Stetson Presents Awards at Virtual Employee Recognition Celebration

montage of 10 mugshots
Top row, from left to right, Elise Paulson, Cory Lancaster, Sidney Johnston, Leigh Baker and Jason Mellen; bottom row, left to right, Lizzie Dement, Lynn Schoenberg, Paula Hentz, Justin Dees and Nora Huth Lewis.

This year’s Ultimate Hatter Award winner helped Stetson STEM faculty win a $1 million grant from the National Science Foundation and also helped secure a $359,000 Andrew W. Mellon grant for Stetson’s prison education project.

Sidney Johnston, assistant director of Grants, Sponsored Research and Strategic Initiatives, had an incredible year for those accomplishments and others. He received the Quality of Service Council’s Ultimate Hatter award, whose recipients embody the mission of the university, exhibit exemplary service in their daily work and make a notable contribution to a department or university project.

“Every day, his work reflects the best of Stetson through his generosity, his enthusiasm, and his intense focus on building our capacity through grants, sponsored research, and strategic initiatives,” said Wendy Viggiano, co-chair of the Quality of Service Council and a program coordinator at WORLD.

The Quality of Service Council received 140 nominations for this year’s employee awards, a 154% increase from the last awards event in 2019. The Employee Recognition Celebration did not take place last year due to the COVID-19 pandemic.

Other award winners included:

screenshot of slide, Employee Celebration 2021
  • Adapter of the Year: Lynn Schoenberg, Dean of Students and Co-Chair of the Stetson Safer Campus Task Force, which has recommended safety and health procedures to protect the Stetson community during the pandemic. Schoenberg “was able to shift her focus to campus COVID response which led to Stetson having a successful academic year given all the challenges that COVID brought to our campus.”
  • Communicator of the Year: Cory Lancaster, Director of Internal Communications, who “consistently puts in an immense amount of work to keep the university fully informed.”
  • GO Beyond Award: Justin Dees, Supervisor, Grounds Maintenance in Facilities Management, who “embodies this award.  If ever there is a need, this individual is around to help and will always do it without a second thought.”
  • Mentor of the Year: Lizzie Dement, Assistant Director of Student Leadership Development, Office of Student Development and Campus Vibrancy, who works with students and “sees their potential, motivation, and abilities while working with them, then guides and mentors them throughout their time here at Stetson.
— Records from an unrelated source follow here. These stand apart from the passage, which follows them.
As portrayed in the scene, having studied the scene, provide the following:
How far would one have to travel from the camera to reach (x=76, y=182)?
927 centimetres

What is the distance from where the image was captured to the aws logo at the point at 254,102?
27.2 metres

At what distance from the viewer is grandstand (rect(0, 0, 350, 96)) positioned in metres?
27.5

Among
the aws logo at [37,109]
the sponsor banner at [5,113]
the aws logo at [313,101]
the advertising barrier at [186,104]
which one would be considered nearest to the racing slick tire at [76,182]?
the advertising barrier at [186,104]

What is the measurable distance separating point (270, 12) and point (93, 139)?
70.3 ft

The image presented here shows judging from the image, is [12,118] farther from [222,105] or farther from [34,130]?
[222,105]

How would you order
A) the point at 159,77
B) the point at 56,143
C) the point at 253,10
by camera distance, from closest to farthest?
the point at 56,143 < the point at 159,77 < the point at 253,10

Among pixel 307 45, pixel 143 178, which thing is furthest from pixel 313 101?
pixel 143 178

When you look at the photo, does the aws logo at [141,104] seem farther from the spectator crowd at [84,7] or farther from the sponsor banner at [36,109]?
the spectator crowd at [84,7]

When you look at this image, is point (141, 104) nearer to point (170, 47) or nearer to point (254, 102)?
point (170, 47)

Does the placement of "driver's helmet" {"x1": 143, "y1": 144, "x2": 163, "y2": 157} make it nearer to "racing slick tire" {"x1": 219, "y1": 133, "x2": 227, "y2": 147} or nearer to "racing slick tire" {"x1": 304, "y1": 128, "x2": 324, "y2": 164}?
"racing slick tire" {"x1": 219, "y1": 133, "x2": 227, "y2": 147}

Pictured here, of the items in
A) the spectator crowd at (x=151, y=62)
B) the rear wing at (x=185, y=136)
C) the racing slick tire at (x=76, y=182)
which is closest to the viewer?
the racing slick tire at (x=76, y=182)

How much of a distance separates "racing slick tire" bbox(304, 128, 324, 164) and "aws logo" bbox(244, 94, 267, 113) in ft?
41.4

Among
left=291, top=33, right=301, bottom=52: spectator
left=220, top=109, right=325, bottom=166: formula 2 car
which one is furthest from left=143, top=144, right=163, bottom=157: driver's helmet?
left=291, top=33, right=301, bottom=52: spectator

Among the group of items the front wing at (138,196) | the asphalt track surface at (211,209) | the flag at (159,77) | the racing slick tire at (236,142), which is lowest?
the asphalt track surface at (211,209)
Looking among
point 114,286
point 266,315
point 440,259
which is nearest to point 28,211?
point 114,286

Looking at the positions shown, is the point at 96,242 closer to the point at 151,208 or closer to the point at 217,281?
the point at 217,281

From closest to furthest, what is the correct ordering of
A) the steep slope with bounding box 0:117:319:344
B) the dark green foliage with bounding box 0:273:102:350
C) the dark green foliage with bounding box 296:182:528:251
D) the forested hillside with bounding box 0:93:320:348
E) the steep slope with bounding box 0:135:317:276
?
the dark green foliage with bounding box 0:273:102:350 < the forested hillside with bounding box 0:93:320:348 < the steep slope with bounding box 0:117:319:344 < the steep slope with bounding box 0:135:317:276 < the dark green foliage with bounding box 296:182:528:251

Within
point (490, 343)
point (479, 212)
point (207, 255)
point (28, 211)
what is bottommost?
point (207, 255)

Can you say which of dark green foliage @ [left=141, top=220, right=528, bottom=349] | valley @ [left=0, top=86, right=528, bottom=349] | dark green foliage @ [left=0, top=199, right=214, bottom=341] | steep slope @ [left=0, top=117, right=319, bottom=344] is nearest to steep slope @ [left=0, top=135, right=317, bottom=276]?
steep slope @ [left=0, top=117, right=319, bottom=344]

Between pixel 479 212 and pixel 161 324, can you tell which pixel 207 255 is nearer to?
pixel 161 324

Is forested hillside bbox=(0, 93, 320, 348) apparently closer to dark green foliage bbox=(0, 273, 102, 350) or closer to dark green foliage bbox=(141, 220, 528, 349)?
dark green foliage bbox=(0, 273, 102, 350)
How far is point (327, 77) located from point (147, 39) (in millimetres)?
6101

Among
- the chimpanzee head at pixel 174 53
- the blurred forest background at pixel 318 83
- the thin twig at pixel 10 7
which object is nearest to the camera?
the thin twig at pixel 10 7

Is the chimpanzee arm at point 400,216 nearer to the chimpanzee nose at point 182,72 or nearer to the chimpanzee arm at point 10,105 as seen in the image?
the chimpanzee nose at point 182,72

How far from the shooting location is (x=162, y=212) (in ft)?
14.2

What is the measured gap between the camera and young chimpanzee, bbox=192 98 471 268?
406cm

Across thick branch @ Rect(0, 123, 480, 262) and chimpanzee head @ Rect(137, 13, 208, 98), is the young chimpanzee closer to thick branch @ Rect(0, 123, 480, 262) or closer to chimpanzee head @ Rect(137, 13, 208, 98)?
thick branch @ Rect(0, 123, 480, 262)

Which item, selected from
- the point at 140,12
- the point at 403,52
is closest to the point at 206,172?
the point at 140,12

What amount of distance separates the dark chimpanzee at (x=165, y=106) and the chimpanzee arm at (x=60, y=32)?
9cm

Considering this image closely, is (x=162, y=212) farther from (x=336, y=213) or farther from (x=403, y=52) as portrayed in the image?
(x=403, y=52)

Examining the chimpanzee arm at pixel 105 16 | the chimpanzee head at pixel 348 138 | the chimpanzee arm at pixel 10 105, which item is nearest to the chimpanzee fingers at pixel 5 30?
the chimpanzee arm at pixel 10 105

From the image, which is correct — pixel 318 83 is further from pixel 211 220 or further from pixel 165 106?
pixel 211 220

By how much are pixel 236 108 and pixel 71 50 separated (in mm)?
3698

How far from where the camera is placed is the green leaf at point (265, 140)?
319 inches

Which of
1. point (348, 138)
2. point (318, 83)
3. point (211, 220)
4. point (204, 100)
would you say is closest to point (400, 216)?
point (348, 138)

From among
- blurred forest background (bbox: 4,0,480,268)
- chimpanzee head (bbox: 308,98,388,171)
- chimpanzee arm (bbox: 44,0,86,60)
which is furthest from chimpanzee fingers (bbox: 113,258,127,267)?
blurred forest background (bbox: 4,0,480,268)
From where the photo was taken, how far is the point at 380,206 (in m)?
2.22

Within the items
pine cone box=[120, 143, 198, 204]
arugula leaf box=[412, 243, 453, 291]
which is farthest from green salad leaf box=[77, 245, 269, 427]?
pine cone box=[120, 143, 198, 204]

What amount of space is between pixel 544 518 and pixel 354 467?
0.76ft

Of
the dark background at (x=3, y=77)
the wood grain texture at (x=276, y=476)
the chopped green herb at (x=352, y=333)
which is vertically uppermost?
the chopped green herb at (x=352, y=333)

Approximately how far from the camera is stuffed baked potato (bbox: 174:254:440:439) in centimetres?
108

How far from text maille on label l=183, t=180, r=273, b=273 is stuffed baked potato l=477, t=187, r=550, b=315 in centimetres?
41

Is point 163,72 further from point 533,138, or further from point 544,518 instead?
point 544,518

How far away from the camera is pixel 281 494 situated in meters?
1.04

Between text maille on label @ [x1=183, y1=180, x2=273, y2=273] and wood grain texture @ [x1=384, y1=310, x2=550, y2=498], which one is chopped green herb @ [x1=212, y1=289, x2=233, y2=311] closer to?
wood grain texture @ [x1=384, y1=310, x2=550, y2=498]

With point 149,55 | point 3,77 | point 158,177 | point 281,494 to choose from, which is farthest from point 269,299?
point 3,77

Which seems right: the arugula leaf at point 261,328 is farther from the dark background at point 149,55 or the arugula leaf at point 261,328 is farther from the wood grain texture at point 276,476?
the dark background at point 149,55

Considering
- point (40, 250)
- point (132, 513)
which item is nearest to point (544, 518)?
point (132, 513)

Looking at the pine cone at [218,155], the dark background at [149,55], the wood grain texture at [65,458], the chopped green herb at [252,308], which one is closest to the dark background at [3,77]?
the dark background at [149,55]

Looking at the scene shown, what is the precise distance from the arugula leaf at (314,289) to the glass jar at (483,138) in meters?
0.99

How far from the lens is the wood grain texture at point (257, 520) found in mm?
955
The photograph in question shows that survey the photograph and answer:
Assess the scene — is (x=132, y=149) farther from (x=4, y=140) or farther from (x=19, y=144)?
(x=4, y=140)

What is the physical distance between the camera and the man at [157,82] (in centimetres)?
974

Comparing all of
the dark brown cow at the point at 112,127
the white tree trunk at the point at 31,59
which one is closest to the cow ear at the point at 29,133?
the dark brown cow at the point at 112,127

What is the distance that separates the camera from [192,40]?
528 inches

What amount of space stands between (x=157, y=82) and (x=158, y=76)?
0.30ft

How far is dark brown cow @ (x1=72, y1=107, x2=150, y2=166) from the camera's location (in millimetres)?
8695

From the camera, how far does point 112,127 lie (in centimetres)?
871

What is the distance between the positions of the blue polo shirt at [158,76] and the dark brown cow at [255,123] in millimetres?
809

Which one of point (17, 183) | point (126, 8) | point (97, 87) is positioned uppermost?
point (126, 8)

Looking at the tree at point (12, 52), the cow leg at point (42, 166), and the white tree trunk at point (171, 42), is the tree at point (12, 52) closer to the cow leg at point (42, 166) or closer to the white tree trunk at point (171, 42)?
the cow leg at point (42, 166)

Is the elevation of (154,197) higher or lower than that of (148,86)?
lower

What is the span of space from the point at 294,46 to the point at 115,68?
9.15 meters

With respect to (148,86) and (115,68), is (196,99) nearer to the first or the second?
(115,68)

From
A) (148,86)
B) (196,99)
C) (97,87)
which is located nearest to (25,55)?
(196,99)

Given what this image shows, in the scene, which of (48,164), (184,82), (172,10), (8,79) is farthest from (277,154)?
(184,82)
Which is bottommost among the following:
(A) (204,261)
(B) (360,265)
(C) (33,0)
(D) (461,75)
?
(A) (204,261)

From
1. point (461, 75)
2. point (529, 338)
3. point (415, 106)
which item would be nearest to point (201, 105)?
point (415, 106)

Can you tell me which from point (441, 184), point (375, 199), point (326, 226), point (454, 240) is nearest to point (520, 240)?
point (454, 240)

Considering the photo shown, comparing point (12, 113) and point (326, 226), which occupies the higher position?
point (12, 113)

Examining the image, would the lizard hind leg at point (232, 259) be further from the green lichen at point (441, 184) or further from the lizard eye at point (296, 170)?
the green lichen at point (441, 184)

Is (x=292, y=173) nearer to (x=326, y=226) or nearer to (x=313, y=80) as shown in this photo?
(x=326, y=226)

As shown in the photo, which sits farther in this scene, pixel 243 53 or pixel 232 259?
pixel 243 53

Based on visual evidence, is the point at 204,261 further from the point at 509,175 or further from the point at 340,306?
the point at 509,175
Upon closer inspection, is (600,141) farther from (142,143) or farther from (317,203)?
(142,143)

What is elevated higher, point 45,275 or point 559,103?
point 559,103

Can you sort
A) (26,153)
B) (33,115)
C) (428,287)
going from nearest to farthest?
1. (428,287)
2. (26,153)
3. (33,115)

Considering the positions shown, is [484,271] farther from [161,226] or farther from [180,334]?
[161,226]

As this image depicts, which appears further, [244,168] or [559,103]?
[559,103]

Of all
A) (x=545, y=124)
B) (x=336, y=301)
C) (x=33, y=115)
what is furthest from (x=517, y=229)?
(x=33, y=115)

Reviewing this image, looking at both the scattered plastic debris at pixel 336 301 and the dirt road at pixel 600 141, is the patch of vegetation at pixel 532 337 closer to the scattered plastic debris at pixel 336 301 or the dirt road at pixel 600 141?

She sees student growth as a success.”
  • Morale Builder of the Year: Nora Huth Lewis, Assistant Director of Student Employment, Office of Human Resources, who was called “the Queen of Random Acts of Kindness as she consistently boosts the spirits of others” and “a ray of sunshine on campus.”
  • P.A.R. Award (for Professionalism, Attitude and Reliability): Paula Hentz, Director of International Learning in WORLD, who, like other administrators in her field of work, “experienced a roller coaster of activity associated with the pandemic – from carefully building programs to seeing them come to a screeching halt, evacuating students across the globe, watching valued colleagues across the world lose jobs, to border restrictions, political battles, ICE complications, and other global dynamics.”
  • Problem Solver of the Year: Elise Paulson, Director of Risk Management, who “has been a constant go-to and solution finder throughout the COVID-19 pandemic” and “an integral team member for the Safer Stetson Campus Task Force.”
  • Innovator of the Year: Jason Mellen, who created an “entire infrastructure” that Stetson needed during the pandemic “to support modifications to check in, testing, contact tracing, automated communication, isolation management and vaccination tracking.”
  • Community Builder of the Year: Leigh Baker, Director of Counseling Center, Student Counseling Services, who led her department through an “unavoidably drastic shift” in services during the pandemic and kept “her approachability, her humor, her compassion, and her ability to ensure we were staying safe and caring for ourselves.”

Stetson President Christopher F. Roellke, PhD, thanked all employees for working “incredibly hard during an unprecedented year at Stetson University.”

“As your new president, I could not be more proud of how we have all worked together and worked so hard – in ways that we could not have even imagined – to enable a Stetson education to move forward for our wonderful students,” he said.